Handling HTTP cache is one of the most important aspects when you need to scale a web application. If well used, it can be your best friend; but when badly used, it may be you worst enemy.

I’m not going to explain the basic aspects of caching here, there are already a lot of great material about it. I’m going to bring a specific problem here.

On a previous post, I wrote about Globosat Play architecture. As explained there, it evolved to a microservices architecture, and as such, we ended up making a lot of HTTP requests to our internal services. So we needed to manage those requests very well.

Suppose you access a page like Combate channel home page. To fill up every information in that page, we need to query data from:

  • a videos API, to bring up a list of available channels and the latest videos from Combate channel
  • a highlights API, to check the latest highlights selected by an editor
  • an events API, to check a list of previous and next UFC events

That means a user request could be represented by something like this:

Requests without cache
Requests without cache

Now imagine one of these services is unavailable. Or very slow. Or giving un unexpected answer. If we didn’t consider these scenarios, we would end up with a brittle application, susceptible to a lot of issues.

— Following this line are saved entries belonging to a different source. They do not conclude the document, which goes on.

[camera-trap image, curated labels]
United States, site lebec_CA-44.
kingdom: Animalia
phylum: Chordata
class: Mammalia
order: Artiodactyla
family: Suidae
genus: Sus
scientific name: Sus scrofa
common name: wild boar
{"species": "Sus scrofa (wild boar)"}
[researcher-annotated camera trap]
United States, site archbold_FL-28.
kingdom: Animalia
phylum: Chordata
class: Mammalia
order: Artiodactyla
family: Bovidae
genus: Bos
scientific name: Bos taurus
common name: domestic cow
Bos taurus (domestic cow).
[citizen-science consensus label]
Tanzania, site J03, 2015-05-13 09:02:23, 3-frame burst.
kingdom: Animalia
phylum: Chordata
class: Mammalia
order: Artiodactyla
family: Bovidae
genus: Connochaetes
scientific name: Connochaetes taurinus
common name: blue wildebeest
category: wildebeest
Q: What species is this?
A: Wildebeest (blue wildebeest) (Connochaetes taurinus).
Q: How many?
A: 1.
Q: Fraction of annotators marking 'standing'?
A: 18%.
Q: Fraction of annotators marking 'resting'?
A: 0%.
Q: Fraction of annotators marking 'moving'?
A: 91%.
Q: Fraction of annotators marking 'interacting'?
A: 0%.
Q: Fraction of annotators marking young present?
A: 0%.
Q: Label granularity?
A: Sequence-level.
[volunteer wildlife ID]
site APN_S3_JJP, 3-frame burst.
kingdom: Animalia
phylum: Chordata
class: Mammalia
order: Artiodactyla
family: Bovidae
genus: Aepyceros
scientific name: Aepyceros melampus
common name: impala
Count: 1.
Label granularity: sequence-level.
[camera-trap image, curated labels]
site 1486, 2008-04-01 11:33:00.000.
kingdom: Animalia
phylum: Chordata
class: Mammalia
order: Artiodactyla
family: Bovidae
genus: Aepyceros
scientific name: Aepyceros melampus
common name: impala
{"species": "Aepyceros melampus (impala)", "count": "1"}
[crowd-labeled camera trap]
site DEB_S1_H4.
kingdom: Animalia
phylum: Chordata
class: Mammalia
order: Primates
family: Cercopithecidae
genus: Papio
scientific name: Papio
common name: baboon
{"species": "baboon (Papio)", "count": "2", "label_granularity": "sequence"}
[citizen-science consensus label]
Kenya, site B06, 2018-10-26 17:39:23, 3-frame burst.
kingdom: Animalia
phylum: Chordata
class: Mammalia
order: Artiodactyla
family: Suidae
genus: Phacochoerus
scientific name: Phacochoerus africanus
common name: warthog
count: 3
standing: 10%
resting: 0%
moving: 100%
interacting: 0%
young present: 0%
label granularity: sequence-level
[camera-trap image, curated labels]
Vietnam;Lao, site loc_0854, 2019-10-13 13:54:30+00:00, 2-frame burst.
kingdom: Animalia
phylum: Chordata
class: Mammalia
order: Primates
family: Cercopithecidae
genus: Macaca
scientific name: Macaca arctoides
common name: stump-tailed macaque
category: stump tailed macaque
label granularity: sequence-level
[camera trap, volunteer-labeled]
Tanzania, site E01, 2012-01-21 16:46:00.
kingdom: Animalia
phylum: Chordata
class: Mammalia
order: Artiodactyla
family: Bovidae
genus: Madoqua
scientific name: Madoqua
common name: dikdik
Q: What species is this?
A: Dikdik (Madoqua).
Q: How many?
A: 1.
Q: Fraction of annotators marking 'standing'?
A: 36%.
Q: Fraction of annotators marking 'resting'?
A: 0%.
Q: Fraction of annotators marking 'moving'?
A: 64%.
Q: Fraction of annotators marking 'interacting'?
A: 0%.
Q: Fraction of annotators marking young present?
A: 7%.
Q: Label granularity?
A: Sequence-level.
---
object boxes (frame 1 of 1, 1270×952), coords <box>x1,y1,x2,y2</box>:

Michael Nygard, in Release It!, says we must develop cynical systems:

Enterprise software must be cynical. Cynical software expects bad things to happen and is never surprised when they do. Cynical software doesn’t even trust itself, so it puts up internal barriers to protect itself from failures. It refuses to get too intimate with other systems, because it could get hurt.

That means we shouldn’t trust anybody. Don’t assume a service is up, available, fast and correct. Even if you know and trust the maintainers of this service, consider that it may have problems (and it will, eventually!). One of the defense mechanisms against this is caching.

At Globosat Play, we decided to implement two levels of cache. We call them performance and stale.

Performance cache

The performance cache is meant to avoid a flood of unnecessary requests to a single resource in a short period of time. Going back to Combate home page example, one of the services our back-end requests is a list of next UFC events. This doesn’t change often; only when a new event is created, or when an event finishes, once a couple of weeks. That means, it’s very wasteful to hit that service for every user accessing Combate home page. Suppose the events API response changes once a week; if that page gets 100,000 hits in that period, that means I would make 100,000 requests for that API, when I could just make one and keep the results in cache, which is much faster.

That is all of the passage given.